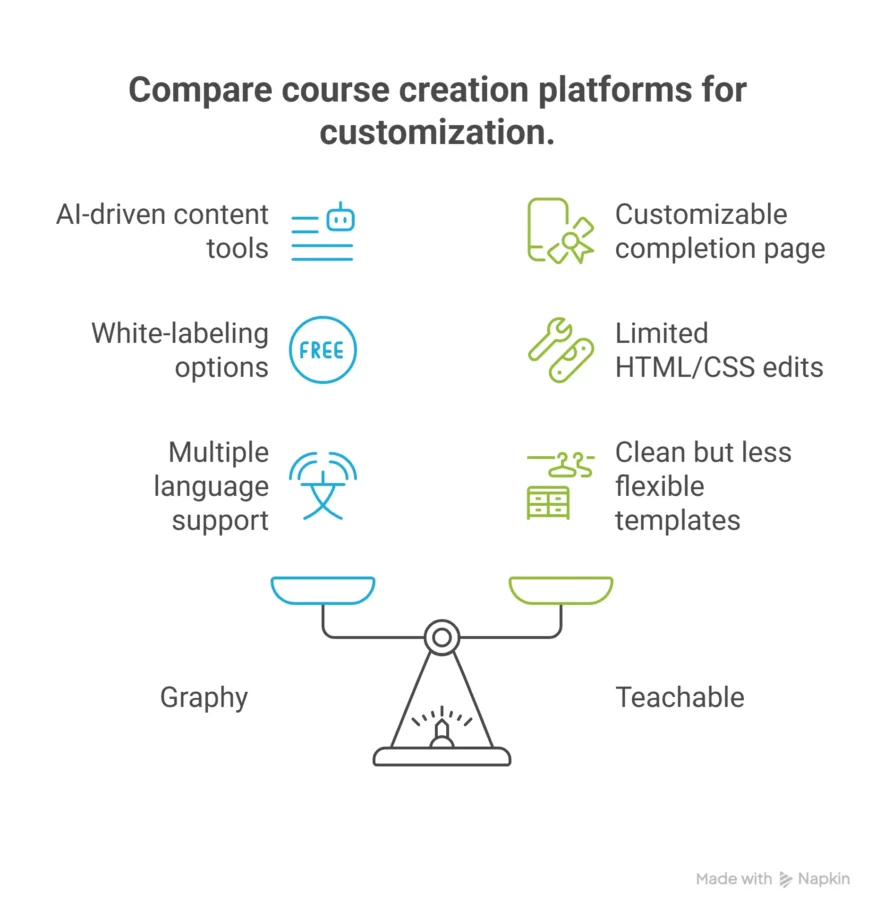 Compare course creation platforms for customization.

AI-driven content tools

White-labeling options

FREE

Multiple language support

文

Customizable completion page

Limited HTML/CSS edits

Clean but less flexible templates

Graphy

Teachable

Made with Napkin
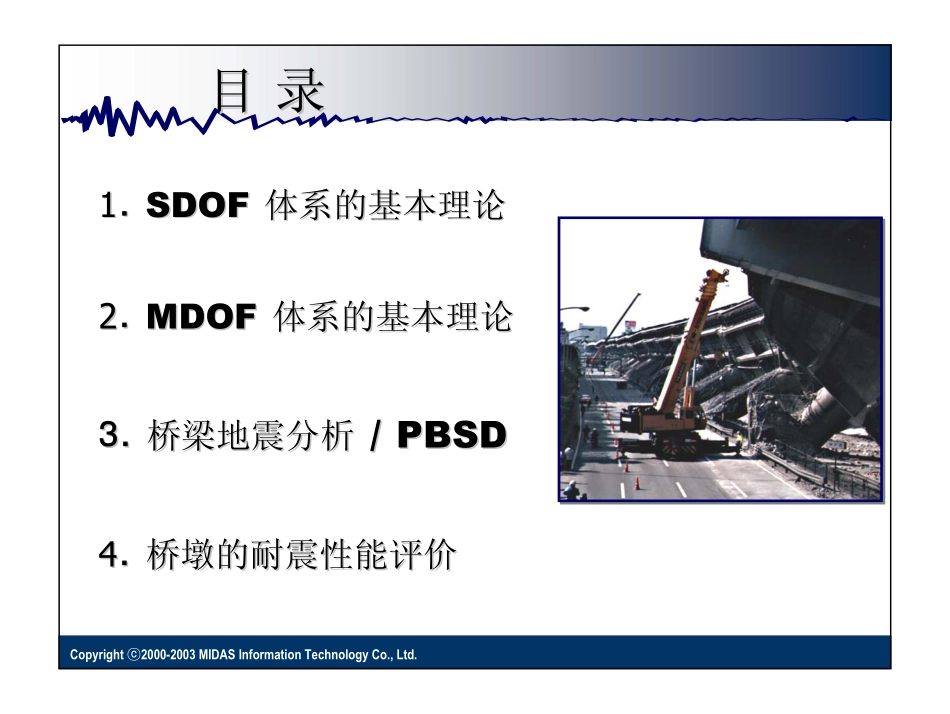 目 录

1. SDOF 体系的基本理论

2. MDOF 体系的基本理论

3. 桥梁地震分析 / PBSD

4. 桥墩的耐震性能评价

Copyright ⓒ2000-2003 MIDAS Information Technology Co., Ltd.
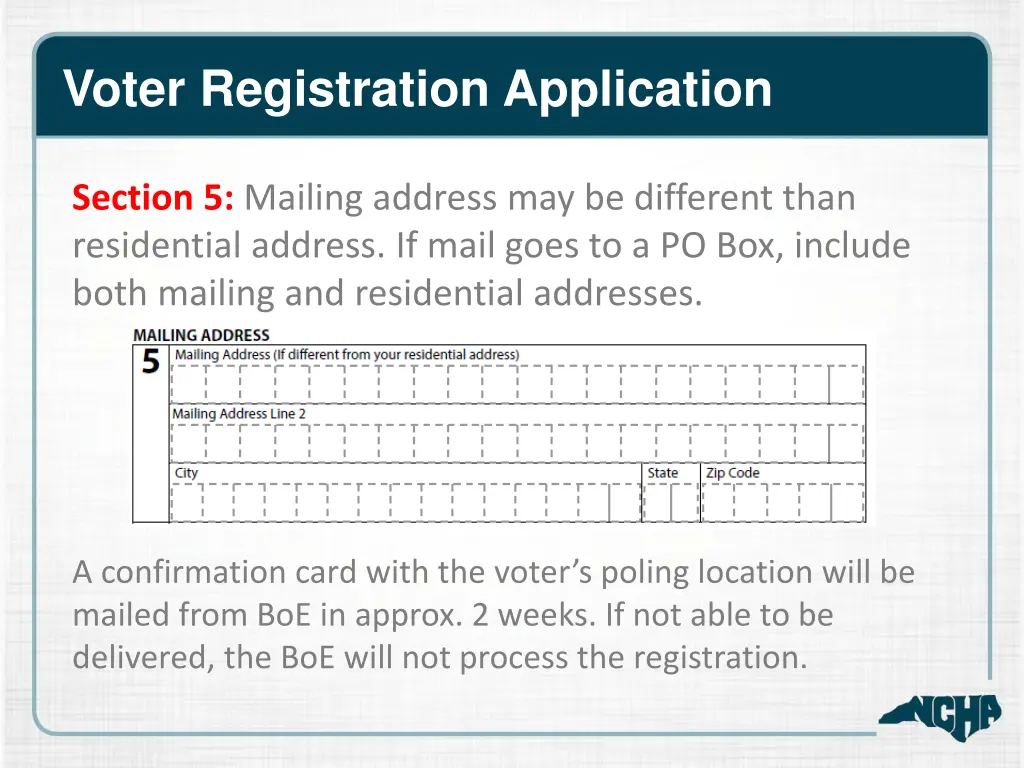 Voter Registration Application

Section 5: Mailing address may be different than residential address. If mail goes to a PO Box, include both mailing and residential addresses.

MAILING ADDRESS
5
Mailing Address (If different from your residential address)
Mailing Address Line 2
City
State
Zip Code

A confirmation card with the voter's poling location will be mailed from BoE in approx. 2 weeks. If not able to be delivered, the BoE will not process the registration.

NCHA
++++++
**THE PROBLEM**
Using the listing above, pick out each line that contains the word "from", then copy it.

**EXERCISE SOLUTION**
Mailing Address (If different from your residential address)
A confirmation card with the voter's poling location will be mailed from BoE in approx. 2 weeks. If not able to be delivered, the BoE will not process the registration.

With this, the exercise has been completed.